Dégustation de vins turcs


Samedi dernier La Passerelle associée à Istanbul Accueil proposait une dégustation de vins turcs de la société Diren, entreprise familiale de la 3e génération.
Une occasion d’y voir un peu plus clair dans une production qui s’est bien diversifiée depuis une vingtaine d’année malgré l’omniprésence dans les rayons des plus gros producteurs Doluca et Kavaklıdere.
La bonne surprise fut la présence de Jean-Luc Colin, œnologue français installé en Turquie depuis bientôt vingt ans et dont j’avais entendu parler par un ancien de Galatasaray reconverti dans la production vinicole dans la petite mais performante société Umurbey créée en 1993, en Thrace à 12km de Tekirdağ.
#####
Consigne 1: D'après l'extrait sur la dégustation de vins turcs, en quelle année la société Umurbey a-t-elle été créée ?

Données fournies:
#####
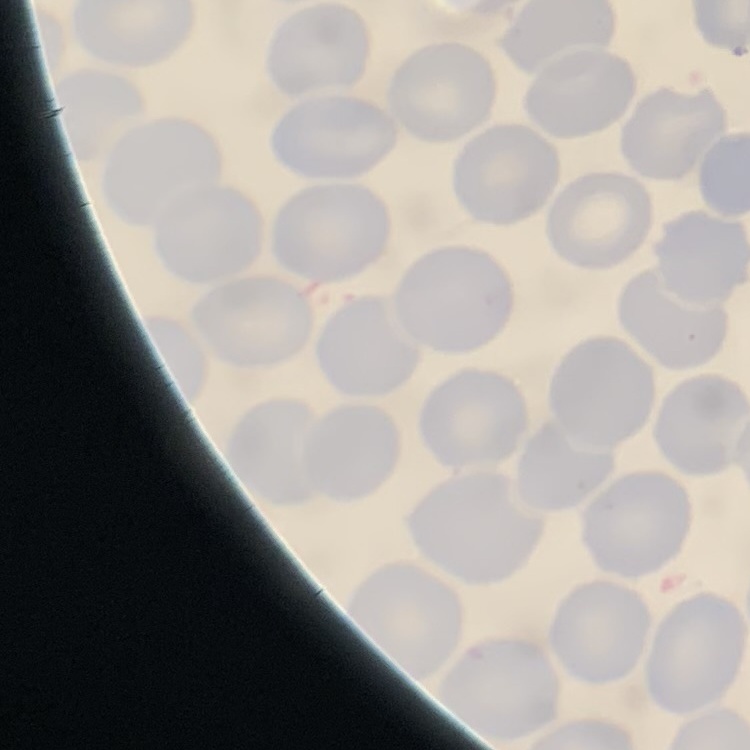

{
  "red_blood_cell_morphology": "no rouleaux formation",
  "image_type": "one tile cut from a larger photomicrograph",
  "stain": "Field's or Giemsa",
  "preparation": "thin blood smear"
}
#####
Consigne 2: Recopiez mot pour mot toutes les lignes des données fournies ci-dessus, en laissant les images de côté.

Corrigé 1: En 1993.

Corrigé 2:
{
  "red_blood_cell_morphology": "no rouleaux formation",
  "image_type": "one tile cut from a larger photomicrograph",
  "stain": "Field's or Giemsa",
  "preparation": "thin blood smear"
}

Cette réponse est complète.